Environment installation:

cd ${YourWorkSpace}
git clone https://github.com/intel/neural-compressor.git neural-compressor
cd neural-compressor
git checkout xpu_export
python setup.py develop
cd ..
git clone https://github.com/intel/intel-extension-for-transformers.git intel-extension-for-transformers
cd intel-extension-for-transformers
git checkout xpu_int4
python setup.py develop
cd ..
git clone https://github.com/intel/auto-round.git auto-round
cd auto-round
git checkout lm-head-quant
python setup.py develop
cd ..
pip install schema==0.7.5

Command to quantize:

cd ${YourWorkSpace}/intel-extension-for-transformers/examples/huggingface/pytorch/text-generation/quantization

python run_generation_gpu_woq.py \
    --model $model_path \
    --woq --woq_algo AutoRound  \
    --use_quant_input \
    --calib_iters 200  \
    --lr 5e-3 \
    --minmax_lr 1e-2 \
    --output_dir llama3_all_int4  \
    --nsamples 512

The int4 model is saved in folder ~/llama3_all_int4.

2.1.2 Measure Llama 3 WOQ INT4 Performance on Windows 11

  • Command:

unset LLM_ACC_TEST
python run_generation_gpu_woq_for_llama.py --model ${PATH/TO/MODEL} --benchmark --profile_token_latency
*Note:* replace ${PATH/TO/MODEL} with actual Llama 3 INT4 model local path

2.1.3 Validate Llama 3 WOQ INT4 Accuracy on Windows 11

  • Command:

set LLM_ACC_TEST=1 
python run_generation_gpu_woq_for_llama.py --model ${PATH/TO/MODEL} --accuracy --task "openbookqa"
python run_generation_gpu_woq_for_llama.py --model ${PATH/TO/MODEL} --accuracy --task "piqa"
python run_generation_gpu_woq_for_llama.py --model ${PATH/TO/MODEL} --accuracy --task "rte"
python run_generation_gpu_woq_for_llama.py --model ${PATH/TO/MODEL} --accuracy --task "truthfulqa_mc1"

*Note:* replace ${PATH/TO/MODEL} with actual Llama 3 INT4 model local path
*Note:* you may validate the Llama 3 WOQ INT4 accuracy using any task listed above, such as the first command with "openbookqa" only,
or validate all of them, depending on your needs.
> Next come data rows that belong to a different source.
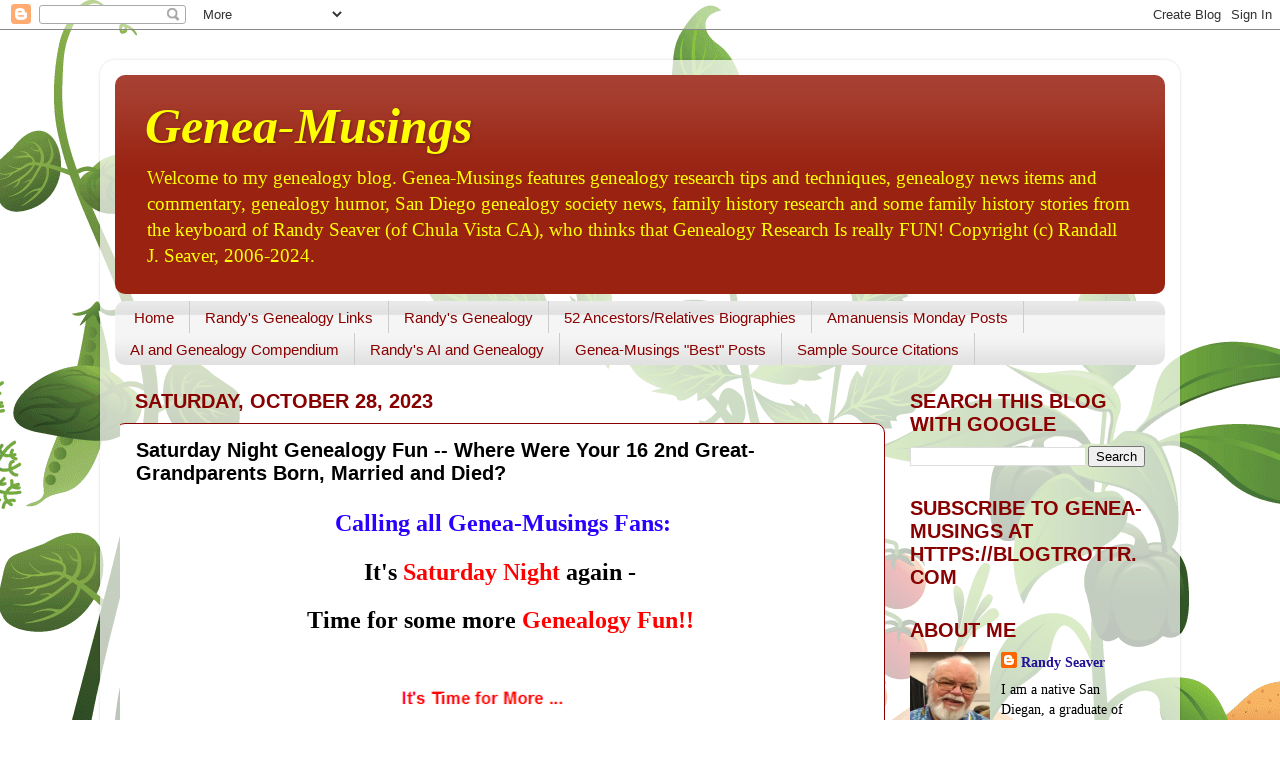

--- FILE ---
content_type: text/html; charset=UTF-8
request_url: https://www.geneamusings.com/b/stats?style=BLACK_TRANSPARENT&timeRange=LAST_MONTH&token=APq4FmA870RGrwqTb_TJiS-ju0z_V4vEghAeXYMpOw37muLgRFuSnt2vwJeFTUIU4xSvOlw_HxDmyBhrhTCzG7aqzoJ_-ZIIoQ
body_size: 49
content:
{"total":538864,"sparklineOptions":{"backgroundColor":{"fillOpacity":0.1,"fill":"#000000"},"series":[{"areaOpacity":0.3,"color":"#202020"}]},"sparklineData":[[0,17],[1,20],[2,18],[3,18],[4,22],[5,27],[6,35],[7,24],[8,26],[9,23],[10,29],[11,34],[12,51],[13,100],[14,59],[15,27],[16,22],[17,83],[18,81],[19,31],[20,43],[21,30],[22,47],[23,38],[24,52],[25,44],[26,76],[27,54],[28,57],[29,6]],"nextTickMs":7392}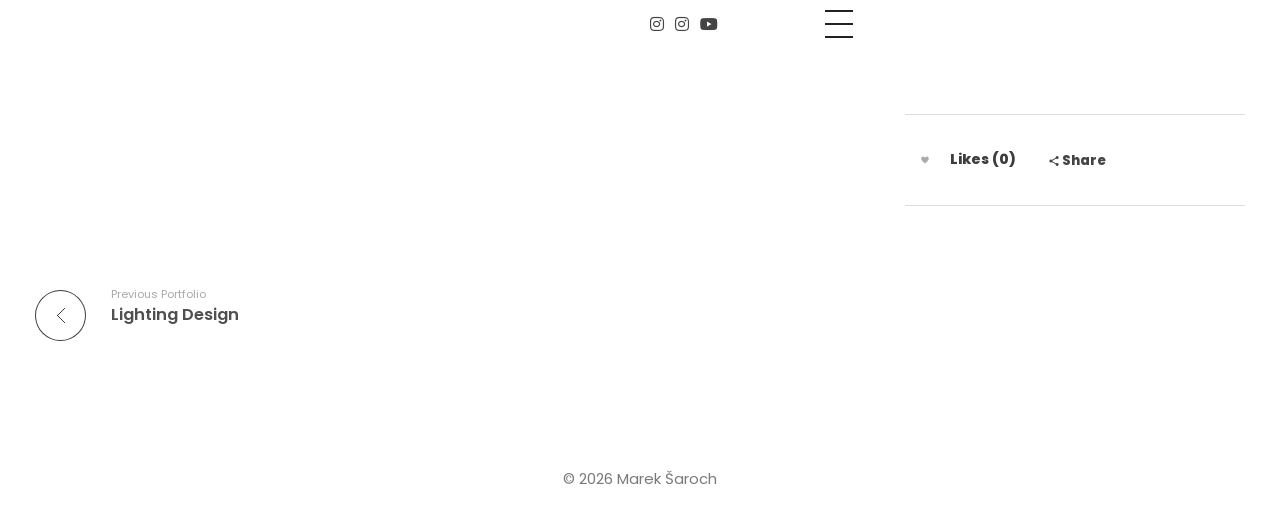

--- FILE ---
content_type: text/css
request_url: http://mareksaroch.cz/wp-content/uploads/elementor/css/post-498.css?ver=1768307106
body_size: 669
content:
.elementor-498 .elementor-element.elementor-element-7ca3042{width:auto;max-width:auto;align-self:center;--e-icon-list-icon-size:16px;--icon-vertical-offset:0px;}.elementor-498 .elementor-element.elementor-element-7ca3042 > .elementor-widget-container{margin:0px 100px 0px 0px;}.elementor-498 .elementor-element.elementor-element-7ca3042 .elementor-icon-list-items:not(.elementor-inline-items) .elementor-icon-list-item:not(:last-child){padding-block-end:calc(15px/2);}.elementor-498 .elementor-element.elementor-element-7ca3042 .elementor-icon-list-items:not(.elementor-inline-items) .elementor-icon-list-item:not(:first-child){margin-block-start:calc(15px/2);}.elementor-498 .elementor-element.elementor-element-7ca3042 .elementor-icon-list-items.elementor-inline-items .elementor-icon-list-item{margin-inline:calc(15px/2);}.elementor-498 .elementor-element.elementor-element-7ca3042 .elementor-icon-list-items.elementor-inline-items{margin-inline:calc(-15px/2);}.elementor-498 .elementor-element.elementor-element-7ca3042 .elementor-icon-list-items.elementor-inline-items .elementor-icon-list-item:after{inset-inline-end:calc(-15px/2);}.elementor-498 .elementor-element.elementor-element-7ca3042 .elementor-icon-list-icon i{color:var( --e-global-color-6f964130 );transition:color 0.3s;}.elementor-498 .elementor-element.elementor-element-7ca3042 .elementor-icon-list-icon svg{fill:var( --e-global-color-6f964130 );transition:fill 0.3s;}.elementor-498 .elementor-element.elementor-element-7ca3042 .elementor-icon-list-item:hover .elementor-icon-list-icon i{color:var( --e-global-color-3497e955 );}.elementor-498 .elementor-element.elementor-element-7ca3042 .elementor-icon-list-item:hover .elementor-icon-list-icon svg{fill:var( --e-global-color-3497e955 );}.elementor-498 .elementor-element.elementor-element-7ca3042 .elementor-icon-list-text{transition:color 0.3s;}.elementor-498 .elementor-element.elementor-element-ebe2d5f .aux-fs-popup{background-color:var( --e-global-color-f251c9b );}.elementor-498 .elementor-element.elementor-element-ebe2d5f{width:auto;max-width:auto;align-self:center;text-align:left;}.elementor-498 .elementor-element.elementor-element-ebe2d5f .aux-vertical .aux-menu-depth-0 .aux-item-content{text-align:left;}.elementor-498 .elementor-element.elementor-element-ebe2d5f .aux-menu-depth-0 > .aux-item-content{padding:10px 0px 0px 0px;}.elementor-498 .elementor-element.elementor-element-ebe2d5f .aux-fs-menu .aux-master-menu{text-align:left;}.elementor-498 .elementor-element.elementor-element-ebe2d5f .aux-fs-menu .aux-menu-depth-0.current-menu-item > a{color:var( --e-global-color-26ada45 );font-family:"Poppins", Sans-serif;font-size:55px;font-weight:bold;text-transform:uppercase;line-height:1.2em;}@media(max-width:1024px){.elementor-498 .elementor-element.elementor-element-7ca3042 > .elementor-widget-container{margin:0px 20px 0px 0px;}}@media(max-width:767px){.elementor-498 .elementor-element.elementor-element-7ca3042 > .elementor-widget-container{margin:0px 0px 0px 0px;padding:0px 46px 0px 0px;}.elementor-498 .elementor-element.elementor-element-7ca3042 .elementor-icon-list-items:not(.elementor-inline-items) .elementor-icon-list-item:not(:last-child){padding-block-end:calc(25px/2);}.elementor-498 .elementor-element.elementor-element-7ca3042 .elementor-icon-list-items:not(.elementor-inline-items) .elementor-icon-list-item:not(:first-child){margin-block-start:calc(25px/2);}.elementor-498 .elementor-element.elementor-element-7ca3042 .elementor-icon-list-items.elementor-inline-items .elementor-icon-list-item{margin-inline:calc(25px/2);}.elementor-498 .elementor-element.elementor-element-7ca3042 .elementor-icon-list-items.elementor-inline-items{margin-inline:calc(-25px/2);}.elementor-498 .elementor-element.elementor-element-7ca3042 .elementor-icon-list-items.elementor-inline-items .elementor-icon-list-item:after{inset-inline-end:calc(-25px/2);}.elementor-498 .elementor-element.elementor-element-ebe2d5f > .elementor-widget-container{margin:0px 55px 0px 80px;padding:0px 0px 0px 0px;}.elementor-498 .elementor-element.elementor-element-ebe2d5f{align-self:center;display:block;text-align:center;}.elementor-498 .elementor-element.elementor-element-ebe2d5f .aux-vertical .aux-menu-depth-0 .aux-item-content{display:block;text-align:center;}.elementor-498 .elementor-element.elementor-element-ebe2d5f .aux-menu-depth-0 > .aux-item-content{padding:15px 0px 0px 0px;}}

--- FILE ---
content_type: text/css
request_url: http://mareksaroch.cz/wp-content/uploads/elementor/css/post-497.css?ver=1768307106
body_size: 363
content:
.elementor-497 .elementor-element.elementor-element-9d70f25{padding:60px 0px 60px 0px;}.elementor-497 .elementor-element.elementor-element-f08f98e.elementor-column > .elementor-widget-wrap{justify-content:center;}.elementor-497 .elementor-element.elementor-element-d04506c{text-align:center;}.elementor-497 .elementor-element.elementor-element-d04506c small{font-size:15px;line-height:1.2em;}@media(max-width:1024px){.elementor-497 .elementor-element.elementor-element-d04506c{width:auto;max-width:auto;}.elementor-497 .elementor-element.elementor-element-d04506c > .elementor-widget-container{margin:0px 0px 0px 0px;}}@media(max-width:767px){.elementor-497 .elementor-element.elementor-element-d04506c{width:100%;max-width:100%;}.elementor-497 .elementor-element.elementor-element-d04506c > .elementor-widget-container{margin:20px 0px 0px 0px;}}/* Start custom CSS for aux_copyright, class: .elementor-element-d04506c */@media only screen and (max-width: 1024px) and (min-width: 768px) {
        .elementor-497 .elementor-element.elementor-element-d04506c {
    order: 4;
    }
}

@media only screen and (max-width: 767px) and (min-width: 350px) {
        .elementor-497 .elementor-element.elementor-element-d04506c {
    order: 4;
    }
}/* End custom CSS */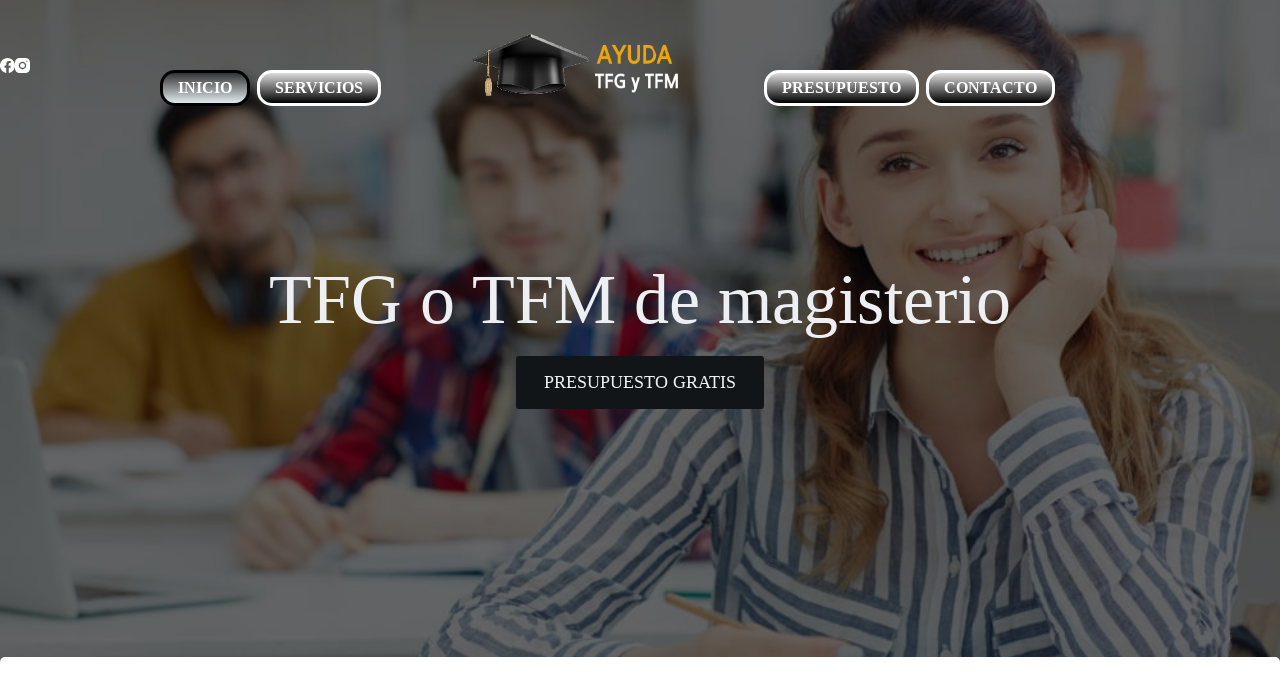

--- FILE ---
content_type: image/svg+xml
request_url: https://www.ayudacontfg.com/wp-content/uploads/2020/07/school-1.svg
body_size: 228
content:
<svg width="41" height="45" xmlns="http://www.w3.org/2000/svg"><g fill-rule="nonzero" fill="none"><path d="M5.017 43.61a3.87 3.87 0 003.86-3.859V16.595h-7.72v23.156a3.87 3.87 0 003.86 3.86z" fill="#FFF"/><path d="M39.751 39.751a3.87 3.87 0 01-3.86 3.86H5.018a3.87 3.87 0 003.86-3.86V20.455H39.75V39.75z" fill="#FFCD05"/><path d="M35.892 8.877H5.017a3.87 3.87 0 00-3.86 3.859v3.86-3.86a3.87 3.87 0 013.86-3.86 3.87 3.87 0 013.86 3.86v7.719H39.75v-7.72a3.87 3.87 0 00-3.86-3.858z" fill="#FFF"/><path d="M33.962 25.472c.656 0 1.158-.502 1.158-1.158v-2.702h4.631c.656 0 1.158-.501 1.158-1.157v-7.72a5.007 5.007 0 00-5.017-5.016H5.017A5.007 5.007 0 000 12.736V39.75a5.007 5.007 0 005.017 5.017h30.875a5.007 5.007 0 005.017-5.017V24.314c0-.656-.502-1.158-1.158-1.158-.656 0-1.158.502-1.158 1.158V39.75a2.685 2.685 0 01-2.701 2.702H9.262c.502-.772.772-1.698.772-2.702V24.314c0-.656-.501-1.158-1.157-1.158-.657 0-1.158.502-1.158 1.158V39.75a2.685 2.685 0 01-2.702 2.702 2.685 2.685 0 01-2.701-2.702V12.735a2.685 2.685 0 012.701-2.7 2.685 2.685 0 012.702 2.7v7.72c0 .656.501 1.157 1.158 1.157h4.63v2.702c0 .656.502 1.158 1.159 1.158.656 0 1.157-.502 1.157-1.158v-2.702h16.981v2.702c0 .656.502 1.158 1.158 1.158zm-18.139-6.175v-2.702c0-.656-.501-1.158-1.157-1.158-.657 0-1.158.502-1.158 1.158v2.702h-3.474v-6.561c0-1.004-.308-1.93-.772-2.702h26.63a2.685 2.685 0 012.701 2.702v6.56H35.12v-2.7c0-.657-.502-1.159-1.158-1.159-.656 0-1.158.502-1.158 1.158v2.702h-16.98z" fill="#444B54"/><path fill="#FFF" d="M14.666 30.103h19.296v7.719H14.666z"/><path d="M33.962 38.98H14.666a1.137 1.137 0 01-1.158-1.158v-7.72c0-.655.501-1.157 1.158-1.157h19.296c.656 0 1.158.502 1.158 1.158v7.719c0 .656-.502 1.157-1.158 1.157zm-18.139-2.316h16.981V31.26h-16.98v5.403zm7.333-30.489a1.137 1.137 0 01-1.158-1.158 2.685 2.685 0 00-2.701-2.701 2.685 2.685 0 00-2.702 2.701c0 .656-.502 1.158-1.158 1.158a1.137 1.137 0 01-1.157-1.158A5.007 5.007 0 0119.297 0a5.007 5.007 0 015.017 5.017c0 .656-.502 1.158-1.158 1.158z" fill="#444B54"/></g></svg>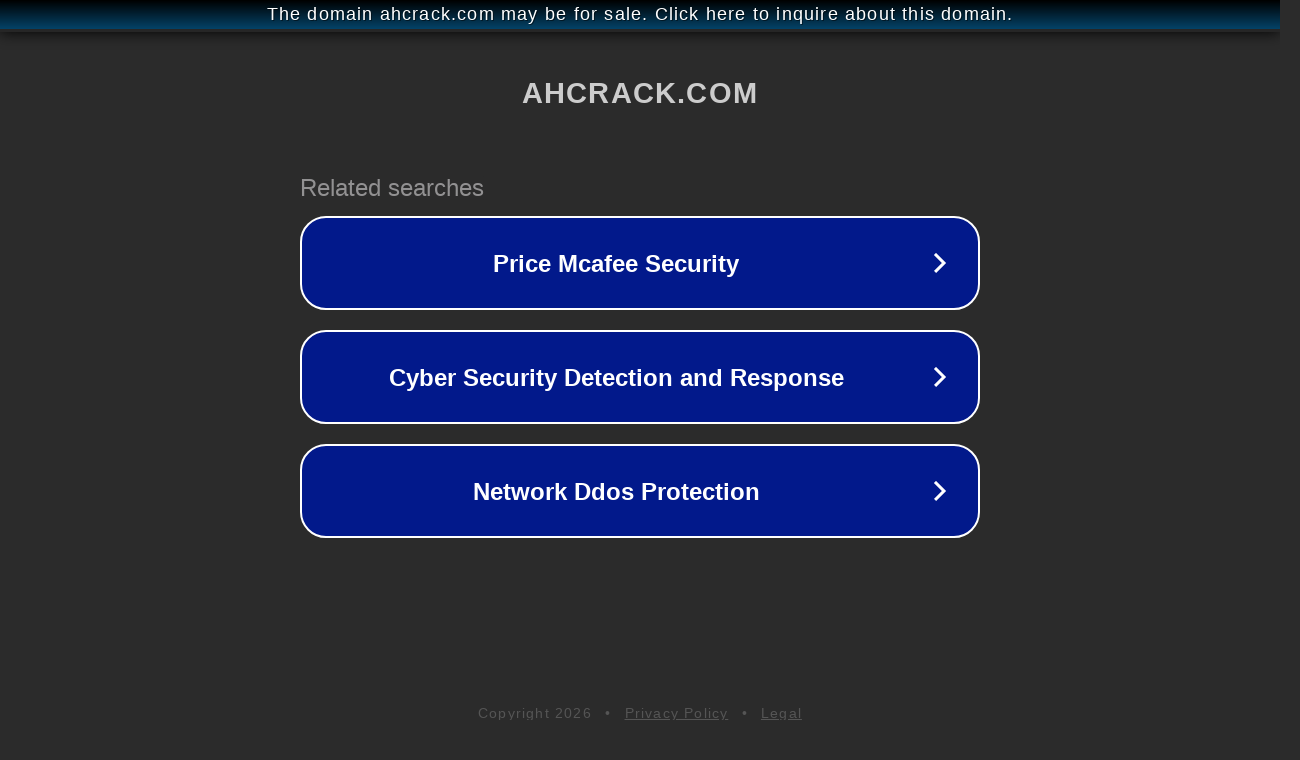

--- FILE ---
content_type: text/html; charset=utf-8
request_url: http://ww25.ahcrack.com/category/backuptrans-android-iphone/?subid1=20240424-1413-3584-8710-b4a32d2be90c
body_size: 1222
content:
<!doctype html>
<html data-adblockkey="MFwwDQYJKoZIhvcNAQEBBQADSwAwSAJBANDrp2lz7AOmADaN8tA50LsWcjLFyQFcb/P2Txc58oYOeILb3vBw7J6f4pamkAQVSQuqYsKx3YzdUHCvbVZvFUsCAwEAAQ==_WYAD9XDL5IvsFr9HGCcEBCxeEKgPaY6esYsrYLbkMBtGDyHfdCQFkKm7SXtrbWtRz+TifNyaf3Of36f1bot9Cg==" lang="en" style="background: #2B2B2B;">
<head>
    <meta charset="utf-8">
    <meta name="viewport" content="width=device-width, initial-scale=1">
    <link rel="icon" href="[data-uri]">
    <link rel="preconnect" href="https://www.google.com" crossorigin>
</head>
<body>
<div id="target" style="opacity: 0"></div>
<script>window.park = "[base64]";</script>
<script src="/bnwukUOuz.js"></script>
</body>
</html>
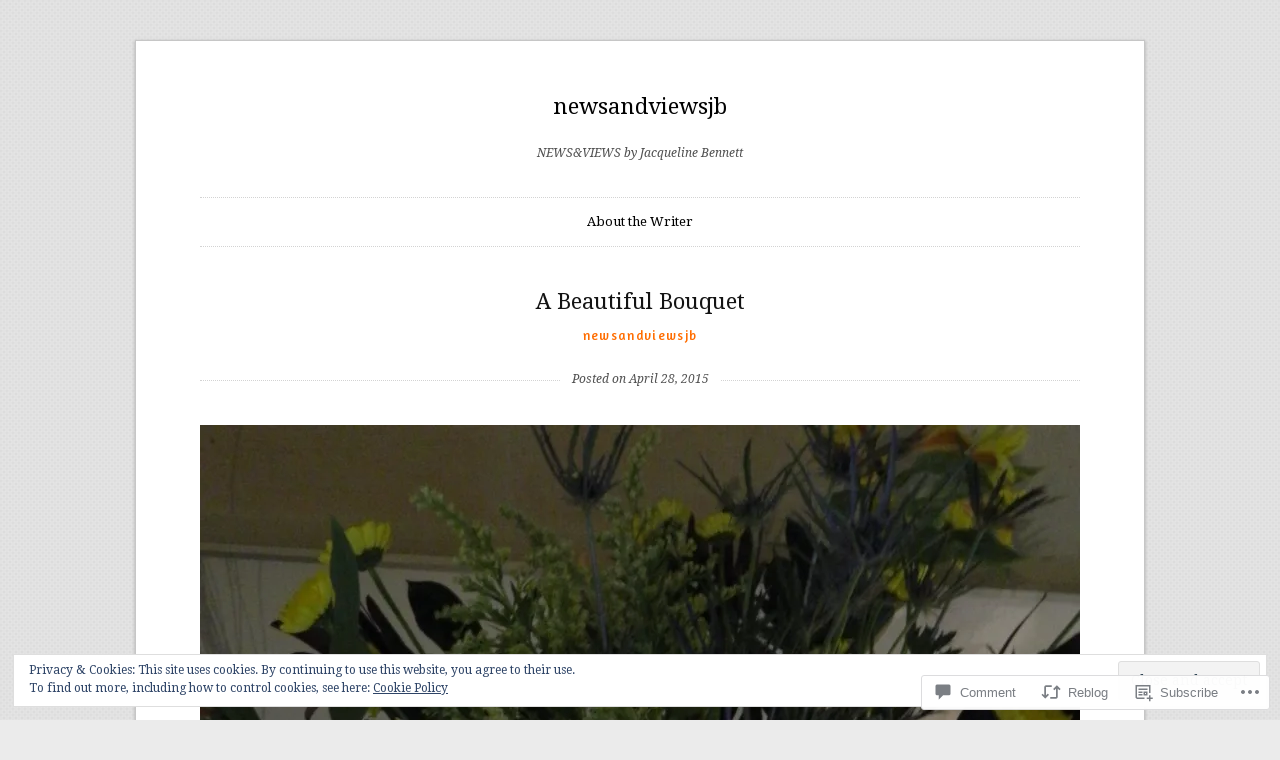

--- FILE ---
content_type: image/svg+xml
request_url: https://newsandviewsjb.com/wp-content/themes/premium/duet/images/rss.svg
body_size: 492
content:
<?xml version="1.0" encoding="utf-8"?>
<!-- Generator: Adobe Illustrator 16.1.0, SVG Export Plug-In . SVG Version: 6.00 Build 0)  -->
<!DOCTYPE svg PUBLIC "-//W3C//DTD SVG 1.1//EN" "http://www.w3.org/Graphics/SVG/1.1/DTD/svg11.dtd">
<svg version="1.1" id="Layer_1" xmlns="http://www.w3.org/2000/svg" xmlns:xlink="http://www.w3.org/1999/xlink" x="0px" y="0px"
	 width="18px" height="36px" viewBox="0 0 18 36" enable-background="new 0 0 18 36" xml:space="preserve">
<circle fill="#D3D3D3" cx="9" cy="9" r="9"/>
<g id="rss">
	<g>
		<path fill="#FFFFFF" d="M13.676,13.404v0.274h-1.503v-0.274c0-4.182-3.398-7.58-7.576-7.58H4.325V4.321h0.272
			C9.603,4.321,13.676,8.394,13.676,13.404z"/>
	</g>
	<g>
		<path fill="#FFFFFF" d="M10.602,13.391v0.271H8.93v-0.271c0-2.392-1.943-4.336-4.332-4.336H4.326V7.384h0.272
			C7.909,7.384,10.602,10.08,10.602,13.391z"/>
	</g>
	<circle fill="#FFFFFF" cx="5.59" cy="12.417" r="1.124"/>
</g>
<g id="colors">
	<circle fill="#FF6C01" cx="9" cy="27" r="9"/>
	<circle display="none" fill="#8DC63E" cx="9" cy="27" r="9"/>
	<circle display="none" fill="#318DBD" cx="9" cy="27" r="9"/>
</g>
<g id="rss_1_">
	<g>
		<path fill="#FFFFFF" d="M13.676,31.404v0.274h-1.503v-0.274c0-4.182-3.398-7.58-7.576-7.58H4.325v-1.502h0.272
			C9.603,22.322,13.676,26.394,13.676,31.404z"/>
	</g>
	<g>
		<path fill="#FFFFFF" d="M10.602,31.391v0.271H8.93v-0.271c0-2.392-1.943-4.336-4.332-4.336H4.326v-1.671h0.272
			C7.909,25.384,10.602,28.08,10.602,31.391z"/>
	</g>
	<circle fill="#FFFFFF" cx="5.59" cy="30.417" r="1.124"/>
</g>
</svg>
Please expect more time needed for executing more than one task.

Miscellaneous Tips

Intel® Extension for PyTorch* also provides dedicated optimization for many other Large Language Models (LLM), which covers a set of data types for supporting various scenarios. For more details, please check Large Language Models (LLM) Optimizations Overview. To replicate Llama 3 performance numbers on Intel ARC A770, please take advantage of IPEX-LLM.